═════ DATA SUPPLIED

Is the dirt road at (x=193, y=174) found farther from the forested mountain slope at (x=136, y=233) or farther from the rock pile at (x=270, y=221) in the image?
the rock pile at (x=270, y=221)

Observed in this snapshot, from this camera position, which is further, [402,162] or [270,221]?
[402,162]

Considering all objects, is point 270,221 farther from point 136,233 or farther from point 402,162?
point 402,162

══════════
═════ DATA SUPPLIED

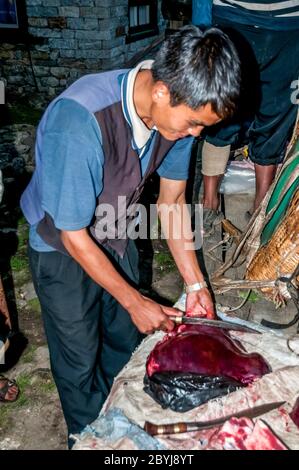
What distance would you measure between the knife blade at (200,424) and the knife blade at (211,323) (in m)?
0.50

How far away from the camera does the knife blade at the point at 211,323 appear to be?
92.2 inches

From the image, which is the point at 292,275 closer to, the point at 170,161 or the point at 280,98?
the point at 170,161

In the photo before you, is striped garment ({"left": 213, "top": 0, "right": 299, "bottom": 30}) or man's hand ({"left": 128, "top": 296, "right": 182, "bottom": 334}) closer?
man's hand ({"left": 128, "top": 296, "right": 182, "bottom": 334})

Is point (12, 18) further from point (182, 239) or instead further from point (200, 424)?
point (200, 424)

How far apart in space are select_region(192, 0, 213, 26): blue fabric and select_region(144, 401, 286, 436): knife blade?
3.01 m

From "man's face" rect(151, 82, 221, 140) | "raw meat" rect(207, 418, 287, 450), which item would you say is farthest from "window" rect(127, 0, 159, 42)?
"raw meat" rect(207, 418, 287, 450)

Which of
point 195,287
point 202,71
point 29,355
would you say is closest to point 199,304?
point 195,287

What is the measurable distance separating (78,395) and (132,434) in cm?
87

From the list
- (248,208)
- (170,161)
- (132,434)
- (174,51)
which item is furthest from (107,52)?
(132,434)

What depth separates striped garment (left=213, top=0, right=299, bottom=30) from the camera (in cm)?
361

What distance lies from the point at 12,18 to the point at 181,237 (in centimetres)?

══════════

**INSTRUCTION:** Reproduce verbatim the part of the records that opens with the line containing "How far away" and closes with the line containing "What distance lies", including both of those lines.

**FULL OUTPUT:**
How far away from the camera does the knife blade at the point at 211,323 appear to be?
92.2 inches

From the image, which is the point at 292,275 closer to, the point at 170,161 or the point at 280,98?
the point at 170,161

In the photo before you, is striped garment ({"left": 213, "top": 0, "right": 299, "bottom": 30}) or man's hand ({"left": 128, "top": 296, "right": 182, "bottom": 334}) closer?
man's hand ({"left": 128, "top": 296, "right": 182, "bottom": 334})

Is point (12, 18) further from point (182, 239) or instead further from point (200, 424)?
point (200, 424)

How far apart in space are select_region(192, 0, 213, 26): blue fabric and select_region(144, 401, 286, 436): knife blade?
3.01 m

From "man's face" rect(151, 82, 221, 140) | "raw meat" rect(207, 418, 287, 450), which item would you say is farthest from "window" rect(127, 0, 159, 42)?
"raw meat" rect(207, 418, 287, 450)

Which of
point 195,287
point 202,71
point 29,355
would you say is closest to point 199,304?
point 195,287

What is the measurable distance separating (78,395) and (132,434) in cm?
87

From the list
- (248,208)
- (170,161)
- (132,434)
- (174,51)
which item is furthest from (107,52)?
(132,434)

What depth separates striped garment (left=213, top=0, right=299, bottom=30) from the camera (in cm)?
361

What distance lies from the point at 12,18 to the point at 181,237 (in centimetres)?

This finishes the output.